O jornal O Estado do Paraná, que já chegou a ser um dos principais da região sul do país, demitiu quatro jornalistas que tinham diversos anos de casa.

Atualizado em 07/11/2011 às 12:11, por Luiz Gustavo Pacete.

Paraná , que já chegou a ser um dos principais da região sul do país, demitiu quatro jornalistas que tinham diversos anos de casa. Segundo um blog local - 'Lado B' - com a demissão, "o jornal deu prova de que está fechando as portas".
Em janeiro, o periódico via morrer sua versão impressa, após 59 anos de existência. O argumento do Grupo Paulo Pimentel (GPP) - holding que administra a marca - era de uma nova aposta do jornal no formato digital. Desde então, os críticos da atitude do GPP, também responsável pelo popular Tribuna , afirmam que a publicação segue "um declínio e perda de identidade acelerada".
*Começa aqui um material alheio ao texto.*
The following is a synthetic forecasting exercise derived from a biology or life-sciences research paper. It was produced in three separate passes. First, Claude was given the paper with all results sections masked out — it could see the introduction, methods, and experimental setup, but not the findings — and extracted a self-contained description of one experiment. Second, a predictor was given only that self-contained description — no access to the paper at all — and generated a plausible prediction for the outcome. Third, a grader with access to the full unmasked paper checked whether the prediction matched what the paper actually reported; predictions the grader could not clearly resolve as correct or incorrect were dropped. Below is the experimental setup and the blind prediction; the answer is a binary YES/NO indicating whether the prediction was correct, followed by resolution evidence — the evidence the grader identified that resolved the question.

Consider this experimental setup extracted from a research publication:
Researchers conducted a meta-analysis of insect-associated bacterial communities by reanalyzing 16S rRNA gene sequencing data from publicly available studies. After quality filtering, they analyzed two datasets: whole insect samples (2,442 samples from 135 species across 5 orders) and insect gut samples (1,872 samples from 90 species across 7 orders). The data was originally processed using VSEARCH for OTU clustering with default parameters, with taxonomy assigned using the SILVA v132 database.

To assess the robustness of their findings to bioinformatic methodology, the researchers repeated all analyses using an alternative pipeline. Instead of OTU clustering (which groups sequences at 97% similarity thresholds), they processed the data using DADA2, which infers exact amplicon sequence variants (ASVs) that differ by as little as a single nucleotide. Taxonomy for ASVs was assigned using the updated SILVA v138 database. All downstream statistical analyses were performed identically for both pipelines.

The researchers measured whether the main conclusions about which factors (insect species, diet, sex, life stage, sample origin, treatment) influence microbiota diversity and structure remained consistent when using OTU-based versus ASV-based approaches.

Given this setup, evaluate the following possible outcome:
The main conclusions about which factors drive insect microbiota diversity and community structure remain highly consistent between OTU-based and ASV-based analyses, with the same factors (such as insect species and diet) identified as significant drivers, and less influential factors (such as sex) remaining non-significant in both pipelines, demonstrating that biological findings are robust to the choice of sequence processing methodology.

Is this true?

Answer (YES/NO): NO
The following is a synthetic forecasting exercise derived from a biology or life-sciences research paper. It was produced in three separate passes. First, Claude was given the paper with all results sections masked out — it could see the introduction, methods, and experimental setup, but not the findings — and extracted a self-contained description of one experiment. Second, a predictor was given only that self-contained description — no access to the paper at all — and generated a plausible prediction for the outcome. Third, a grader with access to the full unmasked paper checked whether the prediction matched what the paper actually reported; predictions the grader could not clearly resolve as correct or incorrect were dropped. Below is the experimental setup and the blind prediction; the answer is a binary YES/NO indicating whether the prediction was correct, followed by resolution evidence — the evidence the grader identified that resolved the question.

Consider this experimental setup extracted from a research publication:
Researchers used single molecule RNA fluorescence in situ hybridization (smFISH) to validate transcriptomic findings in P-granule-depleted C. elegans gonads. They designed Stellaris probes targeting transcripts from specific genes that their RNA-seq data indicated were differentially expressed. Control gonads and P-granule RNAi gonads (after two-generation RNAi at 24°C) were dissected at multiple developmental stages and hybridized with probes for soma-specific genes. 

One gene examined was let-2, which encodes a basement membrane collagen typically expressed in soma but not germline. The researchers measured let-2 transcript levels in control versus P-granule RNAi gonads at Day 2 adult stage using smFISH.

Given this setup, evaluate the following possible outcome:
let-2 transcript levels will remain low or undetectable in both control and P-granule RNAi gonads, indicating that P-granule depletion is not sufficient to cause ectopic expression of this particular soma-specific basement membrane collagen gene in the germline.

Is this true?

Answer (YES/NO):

Rafael Tavares A demissão dos jornalistas Elisabete Castro, Valéria Auada, Paula Melech e do fotojornalista Daniel Caron mobilizou o Sindicato dos Jornalistas Profissionais do Paraná (Sindijor-PR), que, em nota, se solidarizou com os profissionais e classificou a demissão como "mais um sinal de uma empresa que perdeu o rumo por efetuar um desmanche no espaço que já foi redação de referência em termos de jornalismo".
Rafael Tavares, diretor-executivo do GPP, disse à IMPRENSA que as demissões fazem parte de um processo de ajustes no grupo. "Ao contrário da nota do sindicato, que prega há tempos a derrocada do GPP, as medidas duras tomadas pelo acionista são no sentido de equilibrar economicamente a operação e manter seus veículos em pleno funcionamento".
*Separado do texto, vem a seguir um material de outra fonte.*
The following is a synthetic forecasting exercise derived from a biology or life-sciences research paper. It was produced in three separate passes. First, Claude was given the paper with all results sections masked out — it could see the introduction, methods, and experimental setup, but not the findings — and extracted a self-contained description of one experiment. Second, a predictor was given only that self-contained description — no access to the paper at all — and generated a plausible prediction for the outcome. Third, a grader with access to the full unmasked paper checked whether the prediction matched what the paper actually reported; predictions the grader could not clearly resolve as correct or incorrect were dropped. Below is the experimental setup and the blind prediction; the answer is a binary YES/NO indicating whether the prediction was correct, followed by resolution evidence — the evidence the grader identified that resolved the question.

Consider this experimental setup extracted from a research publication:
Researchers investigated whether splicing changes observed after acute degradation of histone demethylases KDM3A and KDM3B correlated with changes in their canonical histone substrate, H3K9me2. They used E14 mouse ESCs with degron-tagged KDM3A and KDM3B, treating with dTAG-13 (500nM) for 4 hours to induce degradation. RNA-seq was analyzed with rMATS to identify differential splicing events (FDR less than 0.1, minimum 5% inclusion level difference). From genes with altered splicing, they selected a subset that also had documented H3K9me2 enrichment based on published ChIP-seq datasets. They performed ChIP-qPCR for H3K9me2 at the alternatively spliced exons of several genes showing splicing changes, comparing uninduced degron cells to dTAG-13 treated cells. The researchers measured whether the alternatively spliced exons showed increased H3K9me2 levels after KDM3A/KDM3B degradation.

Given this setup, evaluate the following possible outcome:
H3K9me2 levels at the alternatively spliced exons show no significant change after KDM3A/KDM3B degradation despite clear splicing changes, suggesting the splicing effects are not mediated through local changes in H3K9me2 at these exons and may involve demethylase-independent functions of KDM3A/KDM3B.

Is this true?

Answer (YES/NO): YES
O sindicato completa que o grupo "abandona o jornalismo como vetor de interesse público. O Sindijor condena essa prática e antevê que a partir desse modelo não é possível acreditar na recuperação do GPP. Demitindo jornalistas, material mais importante para que uma empresa jornalística funcione, o GPP está fadado ao fracasso".
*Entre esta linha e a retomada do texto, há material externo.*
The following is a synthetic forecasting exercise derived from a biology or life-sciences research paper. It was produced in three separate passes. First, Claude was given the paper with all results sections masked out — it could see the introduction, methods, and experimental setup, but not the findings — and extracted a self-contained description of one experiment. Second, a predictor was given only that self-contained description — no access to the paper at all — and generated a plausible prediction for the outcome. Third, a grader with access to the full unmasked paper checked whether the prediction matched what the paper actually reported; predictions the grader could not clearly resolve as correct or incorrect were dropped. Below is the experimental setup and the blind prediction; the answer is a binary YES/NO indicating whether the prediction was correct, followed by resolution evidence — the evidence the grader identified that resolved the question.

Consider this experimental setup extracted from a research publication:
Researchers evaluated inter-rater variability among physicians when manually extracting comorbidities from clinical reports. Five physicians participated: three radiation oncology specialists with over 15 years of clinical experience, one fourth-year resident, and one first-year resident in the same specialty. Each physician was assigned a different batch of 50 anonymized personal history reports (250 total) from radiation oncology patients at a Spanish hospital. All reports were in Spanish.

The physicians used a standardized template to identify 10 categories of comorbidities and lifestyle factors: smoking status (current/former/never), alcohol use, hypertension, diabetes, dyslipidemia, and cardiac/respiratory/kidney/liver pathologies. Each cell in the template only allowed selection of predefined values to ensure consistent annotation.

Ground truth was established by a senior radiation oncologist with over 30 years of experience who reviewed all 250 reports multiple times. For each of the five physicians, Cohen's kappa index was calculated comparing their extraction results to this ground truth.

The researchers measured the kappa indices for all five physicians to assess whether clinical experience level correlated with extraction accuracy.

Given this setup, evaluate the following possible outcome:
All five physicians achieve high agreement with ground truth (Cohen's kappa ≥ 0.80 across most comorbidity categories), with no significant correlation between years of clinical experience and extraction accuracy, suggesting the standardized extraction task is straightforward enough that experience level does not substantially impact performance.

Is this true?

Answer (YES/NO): NO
Em entrevista à IMPRENSA, no começo do ano, Rafael Tavares, diretor-executivo do GPP justificou que "a versão impressa do jornal vinha perdendo seu posicionamento", mas, mesmo com os questionamentos sobre a saúde financeira da empresa, ou sobre os reais motivos da migração do papel para o digital, o executivo defendia a ausência de demissões.